8. Consensus on the design so far:
a. CE needs to publish a complete picture of spending, but we do not need to collect all of those data directly from respondents.
b. To reduce burden and improve data quality, CE is interested in moving away from a retrospective recall-based design to one that is more proactive.
i. The current Interview design calls for collecting almost all categories of spending from all households (the Diary is used to collect some small frequently purchased items, food, and clothing). For the most part, this collection is done through a three-month recall.
ii. The proposed design should not be based on a retrospective recall survey, but instead should focus on features that are proactive in collecting information from respondents or other sources. These design elements would be fundamentally different from those of the current CE surveys, and potentially include innovative features such as the use of mobile devices (e.g., smart phones, PDAs, tablets), financial software, electronic purchase records, receipt scanning, and auxiliary data.
iii. Retrospective recall may be incorporated into the proposed design as a method of “filling in gaps” or collecting information not otherwise provided.
c. The constraint of maintaining the current budget needs to be considered, particularly since moving data capture from a respondent recall–based approach to one involving greater use of technology and data extraction from receipts, scanners, and administrative sources has the potential to increase collection costs.
d. The CE program produces two main data products: published tables and microdata files. The current design is based on the idea that two surveys are needed to get a complete picture of spending—the Interview for large or regular purchases and the Diary for small or difficult-to-recall items. In the CE production process, data from the Interview and Diary are integrated at an aggregate level for publication tables; they are not integrated for the microdata files. (It may be possible to create synthetic households from the two surveys at the micro-level, but the CE program has not attempted this due to the difficulty of the project, limited resources, and the fact that historically the microdata were viewed as secondary to the publications.) This presents a problem for microdata users and means that usually they will use data from one survey or the other, but not both. With the possibility that a redesigned CE may capture data from many sources (e.g., scanners, receipts, diaries, recall interviews, administrative sources, etc.) this problem may be exacerbated. It is important that the CE program continue to make available quality microdata files to the public. These data files may include synthetic data that account for missing data in order to give a complete picture of spending at the household level.
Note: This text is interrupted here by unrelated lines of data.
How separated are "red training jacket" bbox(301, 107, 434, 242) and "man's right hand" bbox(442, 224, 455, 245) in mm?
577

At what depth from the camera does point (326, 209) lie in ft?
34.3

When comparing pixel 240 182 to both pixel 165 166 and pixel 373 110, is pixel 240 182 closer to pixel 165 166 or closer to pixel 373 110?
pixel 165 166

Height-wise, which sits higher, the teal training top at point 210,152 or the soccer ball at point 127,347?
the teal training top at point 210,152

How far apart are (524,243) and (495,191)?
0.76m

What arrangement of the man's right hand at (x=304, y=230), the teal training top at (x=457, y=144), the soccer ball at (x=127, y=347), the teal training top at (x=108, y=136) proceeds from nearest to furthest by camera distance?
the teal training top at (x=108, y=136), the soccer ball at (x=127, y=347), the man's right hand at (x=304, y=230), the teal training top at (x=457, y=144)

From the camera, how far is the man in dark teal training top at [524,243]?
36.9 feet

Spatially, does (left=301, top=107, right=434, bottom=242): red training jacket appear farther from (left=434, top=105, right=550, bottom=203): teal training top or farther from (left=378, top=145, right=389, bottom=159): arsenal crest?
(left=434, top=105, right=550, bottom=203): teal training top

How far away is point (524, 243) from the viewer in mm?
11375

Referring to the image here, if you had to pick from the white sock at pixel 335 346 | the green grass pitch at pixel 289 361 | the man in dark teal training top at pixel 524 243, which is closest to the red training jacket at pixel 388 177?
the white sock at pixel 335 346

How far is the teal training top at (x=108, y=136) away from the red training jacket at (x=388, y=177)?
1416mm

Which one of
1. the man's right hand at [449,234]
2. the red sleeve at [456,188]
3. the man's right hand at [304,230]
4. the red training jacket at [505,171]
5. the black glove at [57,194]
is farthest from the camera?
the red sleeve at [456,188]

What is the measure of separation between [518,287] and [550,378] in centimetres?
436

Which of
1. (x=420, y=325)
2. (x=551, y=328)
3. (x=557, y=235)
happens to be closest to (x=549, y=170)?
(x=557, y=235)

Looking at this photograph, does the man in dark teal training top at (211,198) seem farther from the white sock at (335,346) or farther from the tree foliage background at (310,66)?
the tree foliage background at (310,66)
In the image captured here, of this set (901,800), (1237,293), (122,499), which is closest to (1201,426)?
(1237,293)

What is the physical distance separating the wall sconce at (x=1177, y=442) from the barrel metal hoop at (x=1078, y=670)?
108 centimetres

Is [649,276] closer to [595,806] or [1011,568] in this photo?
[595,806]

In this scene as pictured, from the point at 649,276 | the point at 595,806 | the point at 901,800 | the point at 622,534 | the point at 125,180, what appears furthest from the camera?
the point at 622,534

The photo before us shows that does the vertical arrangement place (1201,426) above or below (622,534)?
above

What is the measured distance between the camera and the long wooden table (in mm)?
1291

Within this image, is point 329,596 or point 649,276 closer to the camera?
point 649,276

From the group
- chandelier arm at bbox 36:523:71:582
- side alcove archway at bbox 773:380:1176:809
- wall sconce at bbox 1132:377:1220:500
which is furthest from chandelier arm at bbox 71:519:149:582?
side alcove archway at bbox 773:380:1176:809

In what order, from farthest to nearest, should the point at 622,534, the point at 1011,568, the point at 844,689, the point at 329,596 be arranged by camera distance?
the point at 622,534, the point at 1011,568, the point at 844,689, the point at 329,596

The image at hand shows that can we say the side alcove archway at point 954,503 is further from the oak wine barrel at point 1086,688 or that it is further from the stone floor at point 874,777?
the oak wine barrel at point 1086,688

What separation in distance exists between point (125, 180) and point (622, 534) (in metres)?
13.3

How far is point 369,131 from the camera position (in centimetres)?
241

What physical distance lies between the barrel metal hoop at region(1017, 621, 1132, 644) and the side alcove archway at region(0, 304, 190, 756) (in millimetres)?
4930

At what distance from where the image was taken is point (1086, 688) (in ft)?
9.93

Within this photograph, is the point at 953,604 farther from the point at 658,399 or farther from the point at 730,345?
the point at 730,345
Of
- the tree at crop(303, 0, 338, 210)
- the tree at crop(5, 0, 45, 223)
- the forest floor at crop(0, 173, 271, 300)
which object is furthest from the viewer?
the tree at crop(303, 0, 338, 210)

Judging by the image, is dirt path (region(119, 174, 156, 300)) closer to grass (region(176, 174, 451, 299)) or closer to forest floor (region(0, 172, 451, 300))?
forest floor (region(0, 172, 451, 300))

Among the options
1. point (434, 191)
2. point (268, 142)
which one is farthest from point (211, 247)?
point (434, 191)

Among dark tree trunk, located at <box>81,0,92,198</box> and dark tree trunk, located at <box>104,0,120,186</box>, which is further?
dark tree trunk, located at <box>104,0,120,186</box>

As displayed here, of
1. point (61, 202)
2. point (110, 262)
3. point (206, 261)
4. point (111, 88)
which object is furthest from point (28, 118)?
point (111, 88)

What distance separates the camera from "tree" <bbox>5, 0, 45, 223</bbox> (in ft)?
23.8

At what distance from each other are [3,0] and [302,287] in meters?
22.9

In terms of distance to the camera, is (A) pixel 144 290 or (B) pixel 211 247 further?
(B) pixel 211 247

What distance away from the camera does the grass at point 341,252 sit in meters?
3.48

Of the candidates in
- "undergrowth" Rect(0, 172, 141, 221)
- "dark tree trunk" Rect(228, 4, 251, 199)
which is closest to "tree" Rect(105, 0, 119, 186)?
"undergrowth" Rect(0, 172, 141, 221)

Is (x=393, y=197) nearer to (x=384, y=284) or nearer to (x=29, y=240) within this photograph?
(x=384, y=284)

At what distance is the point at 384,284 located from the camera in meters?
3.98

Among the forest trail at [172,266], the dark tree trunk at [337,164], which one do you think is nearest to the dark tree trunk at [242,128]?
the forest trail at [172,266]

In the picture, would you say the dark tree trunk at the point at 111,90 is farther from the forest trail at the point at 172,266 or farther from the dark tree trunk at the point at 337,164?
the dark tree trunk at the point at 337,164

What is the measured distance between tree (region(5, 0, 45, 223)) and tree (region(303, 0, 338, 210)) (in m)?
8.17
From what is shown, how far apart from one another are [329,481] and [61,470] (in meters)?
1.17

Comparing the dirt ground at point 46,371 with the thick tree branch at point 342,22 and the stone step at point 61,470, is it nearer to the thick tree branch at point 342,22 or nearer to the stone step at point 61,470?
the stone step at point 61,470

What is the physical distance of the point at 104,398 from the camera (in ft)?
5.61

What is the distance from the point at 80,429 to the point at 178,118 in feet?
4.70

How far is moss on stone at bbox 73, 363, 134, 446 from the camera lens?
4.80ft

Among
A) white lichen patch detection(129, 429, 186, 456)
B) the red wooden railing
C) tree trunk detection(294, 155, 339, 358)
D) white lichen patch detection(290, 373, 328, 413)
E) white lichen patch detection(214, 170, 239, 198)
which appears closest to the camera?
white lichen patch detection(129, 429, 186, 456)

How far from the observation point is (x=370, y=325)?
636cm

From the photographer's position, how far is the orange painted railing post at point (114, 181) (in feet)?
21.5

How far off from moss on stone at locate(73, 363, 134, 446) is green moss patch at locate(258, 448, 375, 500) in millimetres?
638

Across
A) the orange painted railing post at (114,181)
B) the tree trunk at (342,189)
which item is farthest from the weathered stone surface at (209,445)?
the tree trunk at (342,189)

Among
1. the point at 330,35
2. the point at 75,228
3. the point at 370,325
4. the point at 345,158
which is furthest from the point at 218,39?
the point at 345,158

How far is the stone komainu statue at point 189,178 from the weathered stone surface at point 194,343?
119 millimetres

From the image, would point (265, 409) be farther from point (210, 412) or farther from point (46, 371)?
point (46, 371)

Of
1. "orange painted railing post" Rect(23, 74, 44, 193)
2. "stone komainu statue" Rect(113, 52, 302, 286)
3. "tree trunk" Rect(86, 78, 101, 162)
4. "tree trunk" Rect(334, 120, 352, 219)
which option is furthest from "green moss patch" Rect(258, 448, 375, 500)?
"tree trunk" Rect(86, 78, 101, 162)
The redesigned CE must allow for a straightforward integration of the various data sources into one complete picture of spending at the microdata level. (Note: this is a new requirement which is not met by the current design/processing system.) As with any work that involves imputation and synthetic data, practical implementation of this approach will require a complex balance of multiple factors, including (a) implicit or explicit modeling assumptions; (b) the extent to which those assumptions are consistent with the data for specific subpopulations and expenditure types; (c) bias and variance effects arising from (a) and (b); (d) costs and complexity for the statistical agency; and (e) costs and complexity for the final data user.